The pursuit of Artificial Intelligence (AI) is as old as the IT industry itself. Ever since the first programmable computers were conceived, both pioneering technologists and the public at large have foreseen the inevitable competition between human and electronic capabilities.

Machine Intelligence

However, this situation is now rapidly changing. Over the next few years, we expect major progress in a wide range of AI/MI disciplines.

But reaching this stage has taken much longer than many predicted. While sophisticated, hand-crafted expert systems have long been mission-critical in a wide range of industries, developing low-cost, general-purpose machine intelligence (MI) has mostly proved elusive. Progress in fundamental AI/MI fields such as robotics, neural networks and natural language processing has generally lagged behind other areas of digital innovation, with most of the relevant research remaining academic in nature.

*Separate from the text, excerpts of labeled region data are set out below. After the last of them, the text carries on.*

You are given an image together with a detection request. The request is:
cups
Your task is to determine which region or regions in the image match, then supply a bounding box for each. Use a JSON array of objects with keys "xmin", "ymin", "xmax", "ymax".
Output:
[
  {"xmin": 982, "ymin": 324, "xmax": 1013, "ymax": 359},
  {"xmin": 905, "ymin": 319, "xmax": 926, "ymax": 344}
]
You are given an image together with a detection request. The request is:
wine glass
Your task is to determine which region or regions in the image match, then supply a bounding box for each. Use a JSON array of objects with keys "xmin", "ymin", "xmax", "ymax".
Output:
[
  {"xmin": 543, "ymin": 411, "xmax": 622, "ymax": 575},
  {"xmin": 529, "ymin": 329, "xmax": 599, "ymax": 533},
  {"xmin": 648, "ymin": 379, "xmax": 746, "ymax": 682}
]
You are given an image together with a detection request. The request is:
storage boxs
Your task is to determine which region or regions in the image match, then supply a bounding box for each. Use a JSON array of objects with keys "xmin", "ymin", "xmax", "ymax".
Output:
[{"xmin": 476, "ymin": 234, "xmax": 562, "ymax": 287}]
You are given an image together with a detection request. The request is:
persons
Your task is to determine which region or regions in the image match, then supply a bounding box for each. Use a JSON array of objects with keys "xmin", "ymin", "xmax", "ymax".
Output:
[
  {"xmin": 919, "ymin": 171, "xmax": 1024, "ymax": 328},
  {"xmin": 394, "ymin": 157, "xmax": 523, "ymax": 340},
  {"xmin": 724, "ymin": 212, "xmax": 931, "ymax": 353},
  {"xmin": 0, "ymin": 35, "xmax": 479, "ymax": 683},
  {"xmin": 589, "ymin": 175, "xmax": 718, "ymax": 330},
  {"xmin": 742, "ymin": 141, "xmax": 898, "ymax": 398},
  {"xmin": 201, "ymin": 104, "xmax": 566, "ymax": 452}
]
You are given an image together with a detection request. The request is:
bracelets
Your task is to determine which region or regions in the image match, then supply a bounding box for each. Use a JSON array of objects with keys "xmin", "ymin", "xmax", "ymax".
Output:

However, this situation is now rapidly changing. Over the next few years, we expect major progress in a wide range of AI/MI disciplines, as machines become ever-more capable of speaking, hearing, seeing, recognizing, tracking, controlling, analyzing, advising, learning, explaining, deciding and many other human capabilities. Although the terms AI and MI can still be used interchangeably, over time MI should prevail. Machine intelligence works quite differently from the human version, but it is entirely real, and in this sense not at all artificial.

There are three main reasons why we believe progress in MI is improving so quickly today:

  1. Technologists have learned that it is often much easier to build specific MI capabilities (such as language translation or facial recognition) by using large, specialized data sets than it is to develop general-purpose learning capabilities. Each MI capability has its own applications, business model and focused start-up companies. There are hundreds of such firms today.
  2. Major strides are also being made toward the traditional goal of general-purpose intelligence through so-called deep learning. For example, DeepMind, a British firm acquired for over $400 million by Google in 2014, has greatly impressed the AI community with the ability of its systems to learn Atari video games such as Pong from scratch, and then quickly teach themselves to play at super-human levels. This month, the company’s AlphaGo system will take on Lee Sedol, a world champion in the Chinese game Go, in a highly anticipated $1million match.
  3. Perhaps most importantly, the reason that the two developments above are so important today is that machine intelligence is merging with cloud economics – global scale, continuous improvement, real-time Big Data acquisition, and effectively zero marginal cost. This means that each new MI capability can potentially serve literally billions of online users. Consider the way that language translation capabilities are now being bundled into Skype.

The merger of MI and the cloud is fundamental to the innovations of the future, but it is still not sufficiently understood. Before the cloud, most AI work was isolated and relatively high cost. But when married to the cloud, MI services such as recognizing faces or translating languages are no different from using Shazam to identify a song or Googling a search term. What makes all of these wondrous applications possible is not just powerful computers and clever software, but the availability of large, specialized and continually refreshed data sets, most of which simply did not exist in the pre-cloud era. 

As AI enthusiasts have long observed, once a smart application becomes ubiquitous, people no longer see it as AI – it becomes just another technology service. But taken together, ever-richer data sets, improved MI know-how, powerful cloud economics and lucrative MI business models are creating tremendous new market opportunities and a new Silicon Valley gold rush, even today when tech markets are down.

New words describe new realities

Over the last year, clients may have noticed that we have been using the term ‘the Matrix’ to describe today’s emerging technology landscape, with a deliberate nod to the iconic 1997-2003 film trilogy. We decided to do this because new words can help us appreciate new realities, as shown in the figure below.

New words emerge to describe new realities

While the internet, the web and the cloud are now often used interchangeably, in each case new terminology emerged to reflect a major new phase of digital innovation.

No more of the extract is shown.